More than £3bn in capital investment will go on affordable housing, Mr Osborne said, and science capital funding will rise from £0.6bn this year to £1.1bn in 2015/16.
The education budget will also rise by £53bn to cover extra spending on schools, with the pupil premium extended and funding for another 180 free schools.
The Commons statement was highly political, coming less than two years before the next election and outlining plans for a time Mr Osborne hopes the Tories will be in power alone.
He said: "I know that times are still not easy for families. But we have a clear economic plan. We've stuck to it. It is working. And I'm determined to go on delivering it."
Labour claims the Government will go into 2015 with state debt at £96bn and has pushed borrowing up by £245bn more than planned at the last spending review.
However leader Ed Miliband has admitted he cannot promise to reverse any of Mr Osborne's cuts in day-to-day spending if he wins the next election.
John Cridland, Director General of the CBI , said: "The Chancellor has carefully walked a tightrope of protecting growth, while making sizeable savings to pay down the debt."

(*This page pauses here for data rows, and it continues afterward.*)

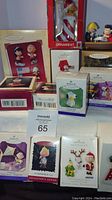 Photo showing multiple boxed Hallmark Keepsake Peanuts ornaments including various characters and holiday themes, boxes mostly intact with printed labels and graphics.
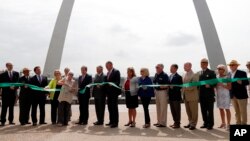 Susan Saarinen, daughter of Gateway Arch architect Eero Saarinen, cuts the ribbon dedicating the renovation of the Gateway Arch National Park, July 3, 2018, in St. Louis. The $380 million project has transformed the entrance to the Arch as well as its museum and the grounds surrounding the monument.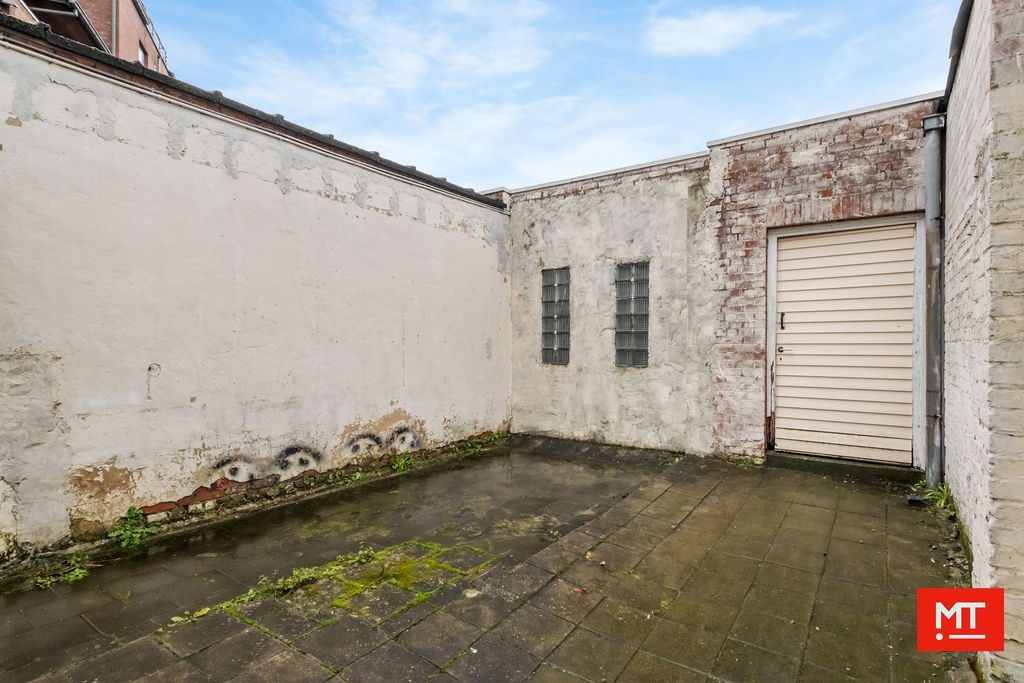 Op te frissen woning met 3 slaapkamers, stadskoer en dubbele garage in het centrum van Roeselare foto 14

But he warned the Government had to deliver on its promises about infrastructure, saying it was "critical we see a real pipeline of projects" announced by Danny Alexander tomorrow.
TUC general secretary Frances O'Grady said: "This is a toxic mix of bad economics, nasty politics and dishonest presentation.
"The last thing our struggling economy needs is further cuts to spending to try to close a deficit made worse by the Chancellor's earlier cuts.
"When the medicine is not working and side effects are choking the patient, you need a change in treatment, not more of the same.
Ahead of the statement, Sky's City Editor Mark Kleinman revealed the Government's main body for encouraging inward investment and promoting British companies abroad, UKTI, faced an 8% cut to its budget.